== Text provided ==
>>>

Marlene Wilx, a resident of the East New York neighborhood in Brooklyn, relaxed in the shade of her tent at the East New York Farmers Market and bit into a huge, bright-orange carrot on a recent sunny Saturday. “Would you believe I just pulled this from the ground an hour ago?” she asked, motioning to the half-acre community garden behind her. Wilx is one of fifteen to twenty community gardeners who set up shop on Schneck Avenue every week to sell locally produced fruits and vegetables. She’s been doing it for nine years.
The East New York Farmers Market isn’t just any old summer market; it’s part of a multipronged, decade-old community venture called East New York Farms!, which endeavors to bring fresh, local, affordable food as well as sustainable living opportunities to the East Brooklyn neighborhood.
Local agriculture projects like East New York Farms! have become increasingly popular in the last few years as the effects of global warming grow more obvious. The fuel needed to transport foods across the country–or around the world–is a major contributor to America’s enormous tally of carbon emissions, and buying locally means an automatically more energy-efficient way to eat. Farmers’ markets and local food choices at grocery stores are popping up all over the place as a result: New York alone has upwards of 400 farmers’ markets statewide this year–about fifty more than last year.

<<<

== Raw data ==
>>>

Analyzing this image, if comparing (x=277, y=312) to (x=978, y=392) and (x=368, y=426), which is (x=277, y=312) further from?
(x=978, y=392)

<<<

== Task to carry out ==
In the text about the East New York Farmers Market, turn the paragraph that begins "Local agriculture projects like East New York Farms!" into a short bulleted list that keeps its main facts. The data has no connection to the text about the East New York Farmers Market.

== In response ==
- Local agriculture projects like East New York Farms! have grown more popular in the last few years as the effects of global warming become more obvious.
- Fuel used to ship food across the country or around the world is a major source of America's carbon emissions, so buying locally is a more energy-efficient way to eat.
- As a result, farmers' markets and local food choices at grocery stores are appearing everywhere.
- New York has more than 400 farmers' markets statewide this year, about fifty more than last year.